Où je vis, tout à côté et partageant presque mon toit, un incinérateur trouve logis. On se figurerait sans doute et volontiers qu’il en soit autrement, mais de ce lieu voué, selon le terme consacré, aux crémations, la fumée qui souvent est menée à s’en échapper est sans odeur – peut-être, qui sait, afin de mieux en douce filer droit vers les basses hauteurs de la sphère et offrir là, en cet étage sis en deçà mais tout à l’orée des nuages, à ses mouvants signaux de venir se loger. Quoi qu’il en soit, cette gracile suspension, de tout parfum pure et jamais parée que de sa blancheur de fumée, tant qu’elle me laisse l’apercevoir, je ne puis dire mon home, ce doux chez moi, éloigné. Un seul regard que je lève au ciel chaque fois suffit. Il est ici mon foyer, meublé modeste qui pourrait néanmoins se vanter, si tel était toutefois son caractère, de fournir, et cela sans frais supplémentaire pour celui-là qui l’occupe, force chaleur à son locataire (qui, certes, n’en demande pas tant, particulièrement en été).

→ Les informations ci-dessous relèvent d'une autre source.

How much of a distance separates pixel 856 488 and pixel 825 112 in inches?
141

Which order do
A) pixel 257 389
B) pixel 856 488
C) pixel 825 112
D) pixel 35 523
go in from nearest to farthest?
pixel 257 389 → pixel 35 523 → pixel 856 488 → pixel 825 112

Sous mes fenêtres, beaucoup de veuves, des veufs en moindre nombre (en raison d’une inégalité face à la longévité qui continue encore de discriminer les sexes après des millénaires, soit, approximativement, depuis l’apparition des premiers hominidés), quantité d’orphelins (masculins et féminins à parité, car le partage fut là équitable), des frères et des soeurs éplorés (les concernant, voir les précédents pour ce qui touche à leur répartition), quelques amis attristés (dont la quantité diffère selon le degré de sociabilité du défunt), des familles défaites (leur nombre, quant à elles, dépend du taux de fécondité des consanguins), des solitaires discrets (amants et maîtresses peut-être), des proches et des collègues, de vagues connaissances et des curieux (gens, sur le compte desquels il serait fastidieux de s’étendre) ; bref, sous mes fenêtres, plus que souvent paraît tout un peuple de fête, dans le genre noir cela s’entend.
La ville est grise et le convoi sombre. Ils ont perdu un des leurs, ceux-là que, pour certains, j’accueillerai en ma demeure. Les vivants s’en vont en pleurs, je me tiens souriant et dispose dans mon appartement quelques fleurs, cadeau de bienvenue aux nouveaux arrivants.
Oui, on a bien entendu et c’est là en vérité que commence tout l’étrange de l’affaire à relater.